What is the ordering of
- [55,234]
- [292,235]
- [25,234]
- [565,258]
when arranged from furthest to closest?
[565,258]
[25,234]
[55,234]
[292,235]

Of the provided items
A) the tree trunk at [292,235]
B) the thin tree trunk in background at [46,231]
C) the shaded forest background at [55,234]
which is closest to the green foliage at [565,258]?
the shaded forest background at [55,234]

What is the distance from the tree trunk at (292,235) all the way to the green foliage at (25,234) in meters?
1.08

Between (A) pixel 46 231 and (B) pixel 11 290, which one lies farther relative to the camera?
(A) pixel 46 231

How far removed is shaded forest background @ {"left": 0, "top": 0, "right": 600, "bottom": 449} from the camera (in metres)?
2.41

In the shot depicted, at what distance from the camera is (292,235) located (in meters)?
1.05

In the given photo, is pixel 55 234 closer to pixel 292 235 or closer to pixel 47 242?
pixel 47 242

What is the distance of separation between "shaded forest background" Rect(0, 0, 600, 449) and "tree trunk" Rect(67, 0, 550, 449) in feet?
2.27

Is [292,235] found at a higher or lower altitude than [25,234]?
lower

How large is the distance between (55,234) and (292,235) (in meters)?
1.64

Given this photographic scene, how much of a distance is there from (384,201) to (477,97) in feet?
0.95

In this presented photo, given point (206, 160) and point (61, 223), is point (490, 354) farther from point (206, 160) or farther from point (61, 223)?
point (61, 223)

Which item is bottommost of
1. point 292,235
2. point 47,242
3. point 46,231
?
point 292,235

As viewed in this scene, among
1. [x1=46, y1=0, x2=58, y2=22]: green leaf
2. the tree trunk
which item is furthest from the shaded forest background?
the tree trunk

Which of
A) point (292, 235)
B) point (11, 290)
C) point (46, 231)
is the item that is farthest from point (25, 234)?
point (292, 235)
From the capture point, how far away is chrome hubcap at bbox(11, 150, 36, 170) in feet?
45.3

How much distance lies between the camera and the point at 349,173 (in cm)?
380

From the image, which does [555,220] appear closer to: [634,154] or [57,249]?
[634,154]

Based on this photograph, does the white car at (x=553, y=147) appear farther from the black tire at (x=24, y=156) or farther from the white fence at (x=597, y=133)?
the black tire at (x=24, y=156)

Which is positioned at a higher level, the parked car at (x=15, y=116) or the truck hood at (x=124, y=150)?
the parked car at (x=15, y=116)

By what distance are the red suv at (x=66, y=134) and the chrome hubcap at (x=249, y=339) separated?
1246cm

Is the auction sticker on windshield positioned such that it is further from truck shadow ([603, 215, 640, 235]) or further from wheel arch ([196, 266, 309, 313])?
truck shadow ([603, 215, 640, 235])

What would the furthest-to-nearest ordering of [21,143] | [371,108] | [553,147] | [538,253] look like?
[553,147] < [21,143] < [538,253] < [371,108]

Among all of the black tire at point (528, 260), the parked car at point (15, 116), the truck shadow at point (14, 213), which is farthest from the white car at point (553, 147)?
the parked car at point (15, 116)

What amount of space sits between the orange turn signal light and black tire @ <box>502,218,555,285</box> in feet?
※
THE TASK: Return the listing above verbatim, from the line containing "Which item is bottommost of" through the line containing "[553,147] < [21,143] < [538,253] < [371,108]", with both of those lines included.

THE COMPLETED TASK:
Which item is bottommost of
1. point 292,235
2. point 47,242
3. point 46,231
?
point 292,235

As viewed in this scene, among
1. [x1=46, y1=0, x2=58, y2=22]: green leaf
2. the tree trunk
which item is furthest from the shaded forest background?
the tree trunk

Which of
A) point (292, 235)
B) point (11, 290)
C) point (46, 231)
is the item that is farthest from point (25, 234)?
point (292, 235)
From the capture point, how far away is chrome hubcap at bbox(11, 150, 36, 170) in feet?
45.3

How much distance lies between the camera and the point at 349,173 (in cm)?
380

From the image, which does [555,220] appear closer to: [634,154] or [57,249]?
[634,154]

Based on this photograph, does the white car at (x=553, y=147) appear farther from the black tire at (x=24, y=156) or farther from the white fence at (x=597, y=133)?
the black tire at (x=24, y=156)

Which is positioned at a higher level, the parked car at (x=15, y=116) or the truck hood at (x=124, y=150)?
the parked car at (x=15, y=116)

By what distance are the red suv at (x=66, y=134) and the chrome hubcap at (x=249, y=339) separated?
1246cm

Is the auction sticker on windshield positioned such that it is further from truck shadow ([603, 215, 640, 235]) or further from wheel arch ([196, 266, 309, 313])?
truck shadow ([603, 215, 640, 235])

What would the furthest-to-nearest ordering of [21,143] | [371,108] | [553,147] | [538,253] look like?
[553,147] < [21,143] < [538,253] < [371,108]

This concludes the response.